Written request 1 - In the forum thread on naming below, what does poor naming indicate, according to mannykannot?

Text provided -
--- BEGIN ---
This would make sure you deliver the value people need, and also that it won't
remain a subjective book with only your opinion

------
dvh
Naming things is hard and if you ask on stack overflow you get banned or
downvoted

------
mannykannot
Naming, unfortunately, is just the tip of the iceberg. Poor naming is an
indication of how much lack of understanding is lurking below the surface.

------
Zhyl
I agree with the author of the post saying that naming is poorly understood.
That isn't to say that names are poor, it's just that the principles and
importance of names is often not understood. What's the difference between a
user-facing mass-market brand name versus package or component names? Why can
I happily talk to my team about Drupal and everyone from the PM down to the
intern are on board, but mention it to even the more savvy of end users and
they glaze over? Why can't I just give a list of packages from the apt
repository to my father and expect him to crack on with it in the same way I
would if I put him in front of the Apple App store or Play store?

I'm fairly sure this book is going to be about naming things _within_
codebases or within the technical community, however I still find myself
disagreeing with his list of principles in the next page over.

> 1\. Consistency - Each concept should be represented by a single, unique
> name.

Agree and disagree. I agree that the same concept in the same context with the
same audience will need a consistent name so that there is no confusion, but
names are used to convey extra bits of information. Consider "headache tablet"
--- END ---
Written request 2 - Please identify every line of the entries below that contains the string "structure", and copy each such line.

Stored rows -
--- BEGIN ---
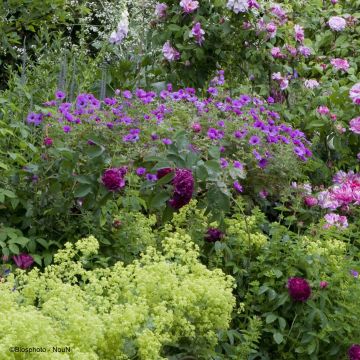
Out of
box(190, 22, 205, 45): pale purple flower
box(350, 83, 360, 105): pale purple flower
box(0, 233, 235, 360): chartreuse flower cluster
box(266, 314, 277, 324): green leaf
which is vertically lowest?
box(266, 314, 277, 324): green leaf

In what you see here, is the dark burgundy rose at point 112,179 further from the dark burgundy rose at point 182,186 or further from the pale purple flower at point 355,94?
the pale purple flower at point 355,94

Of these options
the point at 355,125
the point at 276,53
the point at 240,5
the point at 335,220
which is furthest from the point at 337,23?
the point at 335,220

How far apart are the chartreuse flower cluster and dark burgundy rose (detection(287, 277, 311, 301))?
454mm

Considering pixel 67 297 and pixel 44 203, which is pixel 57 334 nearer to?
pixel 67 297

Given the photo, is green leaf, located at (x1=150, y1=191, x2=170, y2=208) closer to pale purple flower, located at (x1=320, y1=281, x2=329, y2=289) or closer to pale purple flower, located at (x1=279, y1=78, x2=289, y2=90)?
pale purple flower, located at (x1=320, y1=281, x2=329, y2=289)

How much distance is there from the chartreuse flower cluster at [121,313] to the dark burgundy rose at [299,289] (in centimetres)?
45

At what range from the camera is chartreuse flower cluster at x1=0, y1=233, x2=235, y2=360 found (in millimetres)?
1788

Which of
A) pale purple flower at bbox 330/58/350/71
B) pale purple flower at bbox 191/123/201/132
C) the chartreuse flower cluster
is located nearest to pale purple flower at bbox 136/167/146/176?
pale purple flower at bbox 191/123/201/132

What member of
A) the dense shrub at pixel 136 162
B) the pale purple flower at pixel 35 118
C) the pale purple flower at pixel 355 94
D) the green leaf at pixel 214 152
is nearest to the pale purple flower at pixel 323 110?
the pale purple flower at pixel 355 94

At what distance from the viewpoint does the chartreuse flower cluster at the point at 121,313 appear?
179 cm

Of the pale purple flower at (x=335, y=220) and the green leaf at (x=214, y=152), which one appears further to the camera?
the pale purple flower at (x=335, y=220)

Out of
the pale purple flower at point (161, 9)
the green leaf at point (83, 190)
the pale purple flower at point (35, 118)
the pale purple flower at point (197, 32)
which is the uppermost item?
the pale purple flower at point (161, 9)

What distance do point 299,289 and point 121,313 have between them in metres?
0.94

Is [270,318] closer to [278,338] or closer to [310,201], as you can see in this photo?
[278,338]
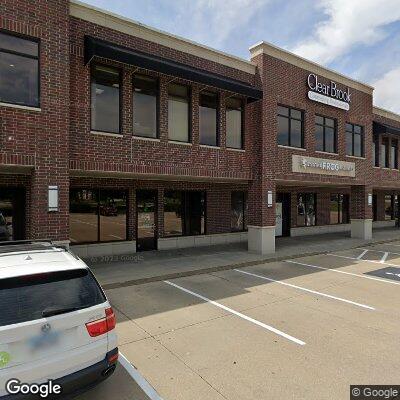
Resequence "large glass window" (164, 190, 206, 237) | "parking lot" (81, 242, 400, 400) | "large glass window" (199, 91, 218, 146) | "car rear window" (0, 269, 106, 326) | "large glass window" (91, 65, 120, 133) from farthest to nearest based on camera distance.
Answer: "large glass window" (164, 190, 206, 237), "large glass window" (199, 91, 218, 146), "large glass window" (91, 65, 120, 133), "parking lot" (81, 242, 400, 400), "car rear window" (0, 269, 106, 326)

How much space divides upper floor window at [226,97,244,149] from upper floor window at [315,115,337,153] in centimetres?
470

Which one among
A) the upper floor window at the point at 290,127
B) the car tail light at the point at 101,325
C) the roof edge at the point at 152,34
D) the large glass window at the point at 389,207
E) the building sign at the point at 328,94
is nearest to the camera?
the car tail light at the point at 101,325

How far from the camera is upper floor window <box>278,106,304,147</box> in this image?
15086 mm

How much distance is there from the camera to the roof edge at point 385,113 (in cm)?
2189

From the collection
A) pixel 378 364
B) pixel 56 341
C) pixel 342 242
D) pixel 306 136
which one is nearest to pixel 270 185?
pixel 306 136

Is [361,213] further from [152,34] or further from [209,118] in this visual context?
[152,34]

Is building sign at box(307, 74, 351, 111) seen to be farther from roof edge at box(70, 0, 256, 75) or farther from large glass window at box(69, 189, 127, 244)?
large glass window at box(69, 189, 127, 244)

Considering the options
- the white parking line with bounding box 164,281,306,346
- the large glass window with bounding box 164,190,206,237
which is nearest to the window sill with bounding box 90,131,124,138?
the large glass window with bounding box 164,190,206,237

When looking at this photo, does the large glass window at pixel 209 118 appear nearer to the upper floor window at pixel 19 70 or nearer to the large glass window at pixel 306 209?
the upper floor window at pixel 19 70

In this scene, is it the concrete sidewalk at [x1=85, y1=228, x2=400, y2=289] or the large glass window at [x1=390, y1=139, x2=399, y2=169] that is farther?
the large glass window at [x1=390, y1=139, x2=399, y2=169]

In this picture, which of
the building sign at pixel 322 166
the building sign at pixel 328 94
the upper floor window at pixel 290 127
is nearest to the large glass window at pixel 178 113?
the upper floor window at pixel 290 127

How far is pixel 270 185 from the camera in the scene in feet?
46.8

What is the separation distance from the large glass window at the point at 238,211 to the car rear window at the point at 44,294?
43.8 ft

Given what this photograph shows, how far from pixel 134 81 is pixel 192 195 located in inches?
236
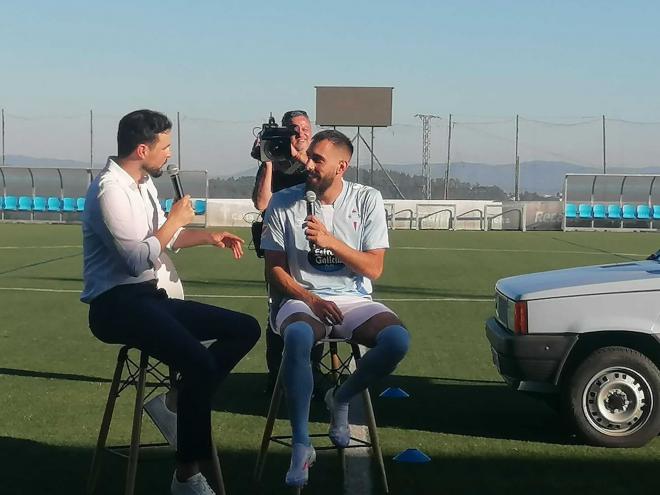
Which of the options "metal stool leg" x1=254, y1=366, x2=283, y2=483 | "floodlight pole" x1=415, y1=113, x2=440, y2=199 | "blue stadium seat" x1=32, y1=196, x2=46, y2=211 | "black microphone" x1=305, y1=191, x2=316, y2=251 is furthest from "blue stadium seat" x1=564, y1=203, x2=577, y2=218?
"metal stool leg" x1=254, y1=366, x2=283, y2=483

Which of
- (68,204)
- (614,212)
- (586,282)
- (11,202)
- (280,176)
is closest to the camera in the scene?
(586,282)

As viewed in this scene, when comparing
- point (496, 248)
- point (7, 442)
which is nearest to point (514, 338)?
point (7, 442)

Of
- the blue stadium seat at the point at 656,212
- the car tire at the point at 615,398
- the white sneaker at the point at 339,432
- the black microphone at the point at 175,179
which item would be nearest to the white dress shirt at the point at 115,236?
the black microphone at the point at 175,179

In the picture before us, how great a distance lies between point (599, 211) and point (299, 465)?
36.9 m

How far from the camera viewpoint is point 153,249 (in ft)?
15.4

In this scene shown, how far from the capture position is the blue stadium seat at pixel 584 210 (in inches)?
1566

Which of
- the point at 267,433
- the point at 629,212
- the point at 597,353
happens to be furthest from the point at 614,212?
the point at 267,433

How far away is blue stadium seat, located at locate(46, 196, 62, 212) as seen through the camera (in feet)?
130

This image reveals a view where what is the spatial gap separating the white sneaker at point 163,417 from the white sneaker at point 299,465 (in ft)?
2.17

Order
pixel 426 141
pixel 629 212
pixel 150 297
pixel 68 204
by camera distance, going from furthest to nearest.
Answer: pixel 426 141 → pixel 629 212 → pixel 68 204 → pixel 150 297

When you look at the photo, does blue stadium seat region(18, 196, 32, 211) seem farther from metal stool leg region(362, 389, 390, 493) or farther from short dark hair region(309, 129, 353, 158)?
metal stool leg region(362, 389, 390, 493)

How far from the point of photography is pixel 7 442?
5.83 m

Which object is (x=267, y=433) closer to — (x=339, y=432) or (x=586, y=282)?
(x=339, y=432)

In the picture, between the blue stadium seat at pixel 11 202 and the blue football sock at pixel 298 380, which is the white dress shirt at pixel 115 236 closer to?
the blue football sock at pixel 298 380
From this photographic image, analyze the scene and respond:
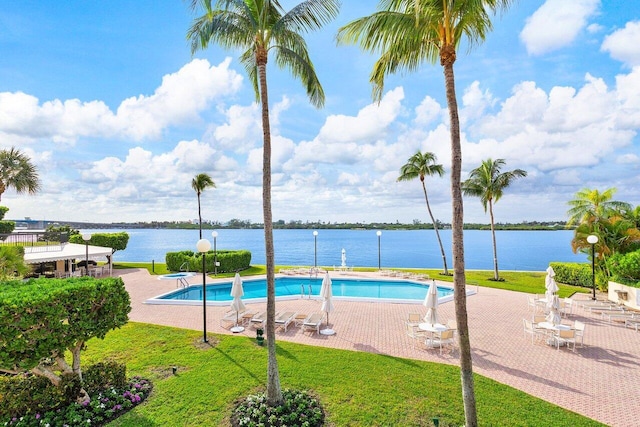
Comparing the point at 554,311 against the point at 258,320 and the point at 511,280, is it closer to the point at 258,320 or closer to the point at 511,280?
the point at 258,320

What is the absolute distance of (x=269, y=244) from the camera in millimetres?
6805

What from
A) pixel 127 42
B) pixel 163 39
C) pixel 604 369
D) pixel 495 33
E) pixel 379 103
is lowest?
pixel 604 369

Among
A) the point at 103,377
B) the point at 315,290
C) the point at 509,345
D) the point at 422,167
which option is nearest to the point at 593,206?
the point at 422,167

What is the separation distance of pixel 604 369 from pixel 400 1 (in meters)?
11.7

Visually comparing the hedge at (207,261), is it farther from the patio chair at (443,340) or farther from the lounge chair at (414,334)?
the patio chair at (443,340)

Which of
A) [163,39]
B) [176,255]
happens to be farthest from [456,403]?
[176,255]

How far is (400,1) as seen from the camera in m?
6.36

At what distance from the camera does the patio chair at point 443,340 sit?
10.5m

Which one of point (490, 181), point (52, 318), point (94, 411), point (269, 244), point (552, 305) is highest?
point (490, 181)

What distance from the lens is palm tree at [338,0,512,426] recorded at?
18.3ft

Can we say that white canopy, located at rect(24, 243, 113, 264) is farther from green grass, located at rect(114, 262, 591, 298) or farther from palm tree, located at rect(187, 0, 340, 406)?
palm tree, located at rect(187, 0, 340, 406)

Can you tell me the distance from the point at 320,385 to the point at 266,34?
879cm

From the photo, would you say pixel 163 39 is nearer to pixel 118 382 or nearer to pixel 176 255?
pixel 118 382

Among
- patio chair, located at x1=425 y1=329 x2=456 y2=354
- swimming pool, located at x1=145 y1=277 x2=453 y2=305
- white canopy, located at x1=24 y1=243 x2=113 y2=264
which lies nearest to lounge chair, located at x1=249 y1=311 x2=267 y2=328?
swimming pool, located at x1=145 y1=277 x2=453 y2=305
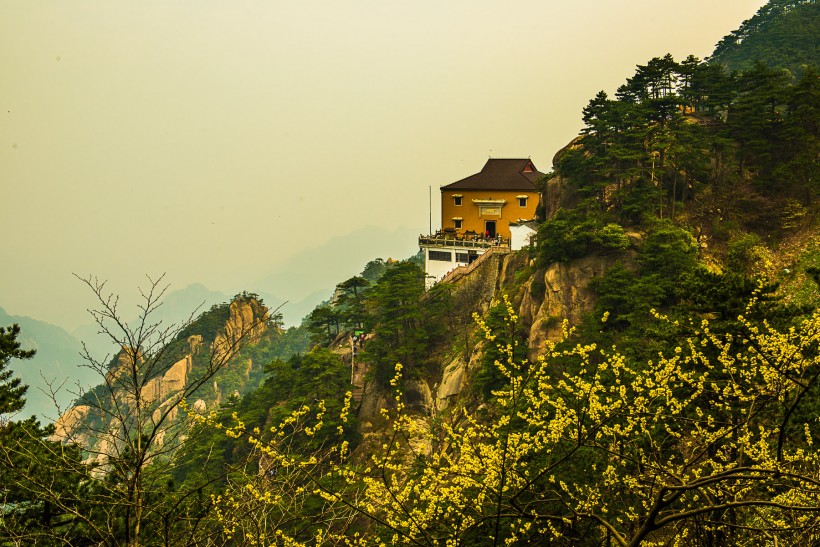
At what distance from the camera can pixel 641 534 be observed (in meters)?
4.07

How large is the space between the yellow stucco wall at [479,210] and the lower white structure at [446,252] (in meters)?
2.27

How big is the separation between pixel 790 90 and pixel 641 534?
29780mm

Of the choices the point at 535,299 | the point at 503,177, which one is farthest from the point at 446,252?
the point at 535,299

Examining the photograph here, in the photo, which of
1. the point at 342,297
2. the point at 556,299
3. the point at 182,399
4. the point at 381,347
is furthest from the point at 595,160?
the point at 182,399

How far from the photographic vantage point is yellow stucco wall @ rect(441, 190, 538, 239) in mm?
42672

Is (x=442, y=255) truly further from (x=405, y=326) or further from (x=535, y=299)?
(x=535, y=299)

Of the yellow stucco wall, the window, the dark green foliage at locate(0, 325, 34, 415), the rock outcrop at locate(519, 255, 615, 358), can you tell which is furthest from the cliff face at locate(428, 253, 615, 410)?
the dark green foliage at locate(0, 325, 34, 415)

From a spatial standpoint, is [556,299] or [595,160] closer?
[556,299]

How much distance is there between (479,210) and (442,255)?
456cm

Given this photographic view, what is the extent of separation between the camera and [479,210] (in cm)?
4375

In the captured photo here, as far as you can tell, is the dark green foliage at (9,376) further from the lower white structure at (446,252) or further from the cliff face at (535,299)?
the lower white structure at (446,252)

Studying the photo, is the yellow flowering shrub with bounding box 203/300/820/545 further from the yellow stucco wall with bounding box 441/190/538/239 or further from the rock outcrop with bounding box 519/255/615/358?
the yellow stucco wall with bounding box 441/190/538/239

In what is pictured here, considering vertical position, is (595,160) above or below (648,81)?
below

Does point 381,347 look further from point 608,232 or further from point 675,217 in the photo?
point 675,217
--- END ---
Correct answer 1 - It indicates how much lack of understanding is lurking below the surface.

Correct answer 2 -
How large is the space between the yellow stucco wall at [479,210] and the lower white structure at [446,252] (in meters)?
In the captured photo here, as far as you can tell, is the dark green foliage at (9,376) further from the lower white structure at (446,252) or further from the cliff face at (535,299)?
the lower white structure at (446,252)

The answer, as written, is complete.